Over the years I have experienced many different techniques in meditation, from mantras to isolation up a mountain, fasting and painful silent sitting for hours. Which is the best? I cannot possibly give you the answer to this. Each of us has to find it individually on this amazing journey we are experiencing. Sometimes things come to us and we can only accept it in the mind, then some time later it reappears and we are ready to fully experience it. An experience I have had recently is a book that I found in my library which I read years ago for my Chinese medicine study. I remember I was not that interested at the time as it was not from the East or had the flavour of being steeped in history. I was drawn to it just the other day and now cannot put it down as I fully experience the meaning and its depth, which has helped me enormously in my recovery.

The other day I read a Facebook post from someone saying that they had done Yoga and then Pilates in the morning, then had an acupuncture session and massage in the afternoon followed by meditation and dancing in the evening. We cannot possibly process and deal with this much energy change and expect for it to be of true benefit. Maybe the mind feels better for a while as we tick the boxes of things that we think will benefit us on this journey.

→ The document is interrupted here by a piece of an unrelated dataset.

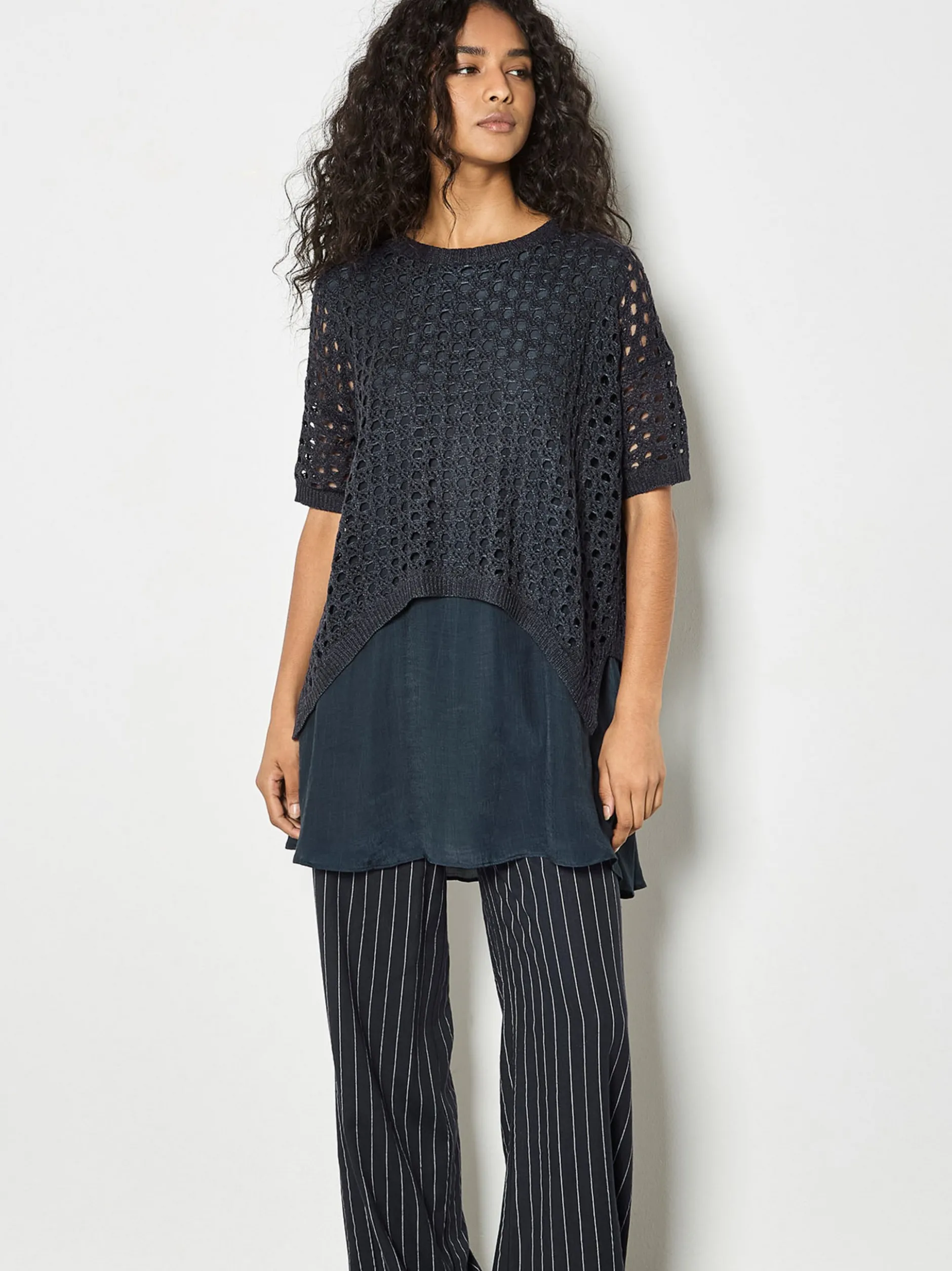 Apricot Damen Top in blau - Ausschnitt: Rundhals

Sometimes when starting in the meditation journey we force things or push, thinking there must be some merit in our dedication. This I have found takes us even further away from what we want to achieve. I have found to take the journey of meditation in chunks, small bits at a time until such a time that we naturally take longer in that space of no mind and being the watcher of all the thoughts that come to us.

For me no balanced perspective can be gained without meditation in some form. What are your experiences with meditation?